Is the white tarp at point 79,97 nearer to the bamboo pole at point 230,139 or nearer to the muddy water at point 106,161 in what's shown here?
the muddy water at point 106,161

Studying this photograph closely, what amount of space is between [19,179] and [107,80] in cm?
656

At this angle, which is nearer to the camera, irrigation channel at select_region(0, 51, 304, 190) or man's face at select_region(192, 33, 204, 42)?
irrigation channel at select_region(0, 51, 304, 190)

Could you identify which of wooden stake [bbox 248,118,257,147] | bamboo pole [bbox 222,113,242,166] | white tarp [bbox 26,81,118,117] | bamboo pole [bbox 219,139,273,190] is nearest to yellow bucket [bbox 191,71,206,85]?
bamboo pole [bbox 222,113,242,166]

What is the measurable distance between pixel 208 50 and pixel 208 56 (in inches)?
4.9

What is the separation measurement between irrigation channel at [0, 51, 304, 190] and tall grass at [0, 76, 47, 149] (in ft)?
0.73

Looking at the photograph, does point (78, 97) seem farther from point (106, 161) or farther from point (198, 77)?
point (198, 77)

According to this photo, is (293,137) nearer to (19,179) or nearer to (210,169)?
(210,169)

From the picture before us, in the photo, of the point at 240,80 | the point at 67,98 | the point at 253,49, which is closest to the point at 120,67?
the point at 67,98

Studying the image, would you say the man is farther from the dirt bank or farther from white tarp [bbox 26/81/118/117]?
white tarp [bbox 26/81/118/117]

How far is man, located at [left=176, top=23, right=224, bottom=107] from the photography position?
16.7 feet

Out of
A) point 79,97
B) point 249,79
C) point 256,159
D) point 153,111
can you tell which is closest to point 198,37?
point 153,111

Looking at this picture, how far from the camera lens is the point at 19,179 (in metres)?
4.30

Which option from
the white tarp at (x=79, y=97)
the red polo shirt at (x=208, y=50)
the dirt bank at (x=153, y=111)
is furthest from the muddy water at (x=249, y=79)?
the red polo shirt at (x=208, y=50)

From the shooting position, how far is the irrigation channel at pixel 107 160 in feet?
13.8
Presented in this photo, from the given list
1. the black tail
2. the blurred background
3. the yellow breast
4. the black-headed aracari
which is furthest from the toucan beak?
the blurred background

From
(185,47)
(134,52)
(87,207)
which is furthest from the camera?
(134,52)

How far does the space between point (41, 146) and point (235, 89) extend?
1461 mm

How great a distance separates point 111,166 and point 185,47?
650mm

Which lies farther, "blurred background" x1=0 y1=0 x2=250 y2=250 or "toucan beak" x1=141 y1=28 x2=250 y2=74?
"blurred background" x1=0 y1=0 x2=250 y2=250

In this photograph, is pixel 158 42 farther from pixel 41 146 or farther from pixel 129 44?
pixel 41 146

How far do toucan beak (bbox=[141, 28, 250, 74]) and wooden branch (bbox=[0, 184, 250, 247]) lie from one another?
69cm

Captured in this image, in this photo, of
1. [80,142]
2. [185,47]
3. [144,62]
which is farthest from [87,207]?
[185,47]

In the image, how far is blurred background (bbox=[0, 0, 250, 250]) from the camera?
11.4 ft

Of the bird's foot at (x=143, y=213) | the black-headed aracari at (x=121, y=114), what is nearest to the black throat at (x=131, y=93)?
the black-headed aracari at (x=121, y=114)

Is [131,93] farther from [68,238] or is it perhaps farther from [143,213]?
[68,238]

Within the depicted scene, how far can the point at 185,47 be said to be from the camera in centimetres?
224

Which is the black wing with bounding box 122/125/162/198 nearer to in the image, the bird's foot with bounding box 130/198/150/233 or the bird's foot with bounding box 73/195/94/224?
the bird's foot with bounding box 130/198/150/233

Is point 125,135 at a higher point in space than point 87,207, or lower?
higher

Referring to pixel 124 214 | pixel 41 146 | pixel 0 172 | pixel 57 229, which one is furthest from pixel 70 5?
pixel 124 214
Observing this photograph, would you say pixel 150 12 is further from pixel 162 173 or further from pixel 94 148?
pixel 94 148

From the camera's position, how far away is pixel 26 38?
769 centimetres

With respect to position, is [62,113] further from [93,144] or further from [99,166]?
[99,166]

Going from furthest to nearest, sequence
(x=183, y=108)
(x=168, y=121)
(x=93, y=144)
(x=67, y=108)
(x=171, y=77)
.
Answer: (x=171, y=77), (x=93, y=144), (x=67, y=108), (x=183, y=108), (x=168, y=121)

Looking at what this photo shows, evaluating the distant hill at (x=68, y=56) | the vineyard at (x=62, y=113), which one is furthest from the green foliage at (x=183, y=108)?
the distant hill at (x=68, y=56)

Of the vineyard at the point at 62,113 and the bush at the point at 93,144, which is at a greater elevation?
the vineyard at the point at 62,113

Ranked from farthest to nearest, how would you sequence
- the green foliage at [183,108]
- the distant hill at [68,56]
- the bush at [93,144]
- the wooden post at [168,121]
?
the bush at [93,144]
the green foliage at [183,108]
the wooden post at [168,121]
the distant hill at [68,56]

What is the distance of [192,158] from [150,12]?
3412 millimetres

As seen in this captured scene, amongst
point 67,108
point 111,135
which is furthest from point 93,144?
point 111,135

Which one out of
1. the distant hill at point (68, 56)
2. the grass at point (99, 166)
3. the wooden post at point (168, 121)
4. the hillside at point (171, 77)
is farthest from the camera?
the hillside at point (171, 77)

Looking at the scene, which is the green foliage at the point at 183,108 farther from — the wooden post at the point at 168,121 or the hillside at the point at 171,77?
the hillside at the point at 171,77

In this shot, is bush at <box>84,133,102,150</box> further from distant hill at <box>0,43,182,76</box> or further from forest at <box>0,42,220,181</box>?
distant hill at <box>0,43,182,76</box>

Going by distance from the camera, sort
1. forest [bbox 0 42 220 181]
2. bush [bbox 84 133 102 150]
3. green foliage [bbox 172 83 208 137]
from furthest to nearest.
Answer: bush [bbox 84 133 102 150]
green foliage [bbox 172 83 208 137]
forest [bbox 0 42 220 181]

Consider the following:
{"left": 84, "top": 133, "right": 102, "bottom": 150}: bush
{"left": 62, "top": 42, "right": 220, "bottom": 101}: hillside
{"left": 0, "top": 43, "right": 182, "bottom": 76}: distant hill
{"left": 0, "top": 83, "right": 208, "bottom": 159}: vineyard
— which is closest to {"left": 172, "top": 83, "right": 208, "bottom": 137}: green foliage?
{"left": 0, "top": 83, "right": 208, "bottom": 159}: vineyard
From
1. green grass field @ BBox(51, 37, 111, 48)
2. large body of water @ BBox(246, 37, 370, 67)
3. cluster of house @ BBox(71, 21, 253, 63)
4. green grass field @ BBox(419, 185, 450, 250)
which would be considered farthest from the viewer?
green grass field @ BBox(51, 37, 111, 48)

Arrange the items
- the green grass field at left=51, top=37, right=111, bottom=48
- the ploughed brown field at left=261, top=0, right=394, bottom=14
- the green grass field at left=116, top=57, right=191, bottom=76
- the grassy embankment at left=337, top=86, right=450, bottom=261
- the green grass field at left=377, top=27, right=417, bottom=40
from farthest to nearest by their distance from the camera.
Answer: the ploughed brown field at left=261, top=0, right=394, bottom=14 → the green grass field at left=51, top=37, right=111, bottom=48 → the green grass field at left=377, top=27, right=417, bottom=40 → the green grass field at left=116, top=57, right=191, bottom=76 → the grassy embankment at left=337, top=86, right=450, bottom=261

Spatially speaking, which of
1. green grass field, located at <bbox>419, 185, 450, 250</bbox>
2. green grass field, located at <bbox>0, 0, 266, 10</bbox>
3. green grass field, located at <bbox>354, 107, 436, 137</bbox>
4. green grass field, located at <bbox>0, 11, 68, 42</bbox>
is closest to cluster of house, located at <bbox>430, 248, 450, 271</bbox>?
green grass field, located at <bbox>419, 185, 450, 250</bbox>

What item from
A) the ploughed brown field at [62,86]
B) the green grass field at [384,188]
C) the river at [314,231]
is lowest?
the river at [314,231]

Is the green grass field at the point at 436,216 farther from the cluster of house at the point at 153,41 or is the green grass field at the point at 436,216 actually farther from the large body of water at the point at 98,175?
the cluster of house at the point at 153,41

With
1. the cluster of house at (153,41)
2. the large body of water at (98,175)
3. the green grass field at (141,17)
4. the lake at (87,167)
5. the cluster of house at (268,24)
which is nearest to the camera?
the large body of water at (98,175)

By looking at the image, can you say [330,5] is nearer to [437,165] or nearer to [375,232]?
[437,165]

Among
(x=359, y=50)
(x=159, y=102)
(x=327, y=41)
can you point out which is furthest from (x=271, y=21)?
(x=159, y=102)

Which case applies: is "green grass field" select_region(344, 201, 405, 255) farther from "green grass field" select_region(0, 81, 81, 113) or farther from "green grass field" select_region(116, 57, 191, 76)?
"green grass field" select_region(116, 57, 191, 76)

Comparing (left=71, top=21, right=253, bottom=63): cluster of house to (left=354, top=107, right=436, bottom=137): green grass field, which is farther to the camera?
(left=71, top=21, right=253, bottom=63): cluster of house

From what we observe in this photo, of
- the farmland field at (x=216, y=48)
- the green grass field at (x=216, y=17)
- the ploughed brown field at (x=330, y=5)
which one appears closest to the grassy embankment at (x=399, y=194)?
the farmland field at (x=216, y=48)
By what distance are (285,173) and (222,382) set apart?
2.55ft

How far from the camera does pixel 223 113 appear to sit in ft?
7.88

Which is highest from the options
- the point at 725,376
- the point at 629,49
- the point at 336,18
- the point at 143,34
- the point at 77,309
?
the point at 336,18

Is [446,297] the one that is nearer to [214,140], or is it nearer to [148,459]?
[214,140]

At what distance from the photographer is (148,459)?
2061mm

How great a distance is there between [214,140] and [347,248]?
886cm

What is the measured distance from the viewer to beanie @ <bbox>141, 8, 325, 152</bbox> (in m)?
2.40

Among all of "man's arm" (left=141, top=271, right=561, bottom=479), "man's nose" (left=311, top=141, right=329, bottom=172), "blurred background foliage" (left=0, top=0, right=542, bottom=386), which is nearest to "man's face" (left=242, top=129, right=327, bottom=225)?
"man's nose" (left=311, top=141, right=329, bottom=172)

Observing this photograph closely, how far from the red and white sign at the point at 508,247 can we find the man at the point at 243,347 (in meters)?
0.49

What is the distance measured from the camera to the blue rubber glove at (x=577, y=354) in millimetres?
***
## THE PROBLEM
Give back the lines above exactly, from the one with "Among all of" through the last line.

## FULL ANSWER
Among all of "man's arm" (left=141, top=271, right=561, bottom=479), "man's nose" (left=311, top=141, right=329, bottom=172), "blurred background foliage" (left=0, top=0, right=542, bottom=386), which is nearest to "man's face" (left=242, top=129, right=327, bottom=225)?
"man's nose" (left=311, top=141, right=329, bottom=172)

Observing this photograph closely, how far from the red and white sign at the point at 508,247 can we find the man at the point at 243,347 (in meters)?
0.49

What is the distance measured from the camera to the blue rubber glove at (x=577, y=354) in millimetres?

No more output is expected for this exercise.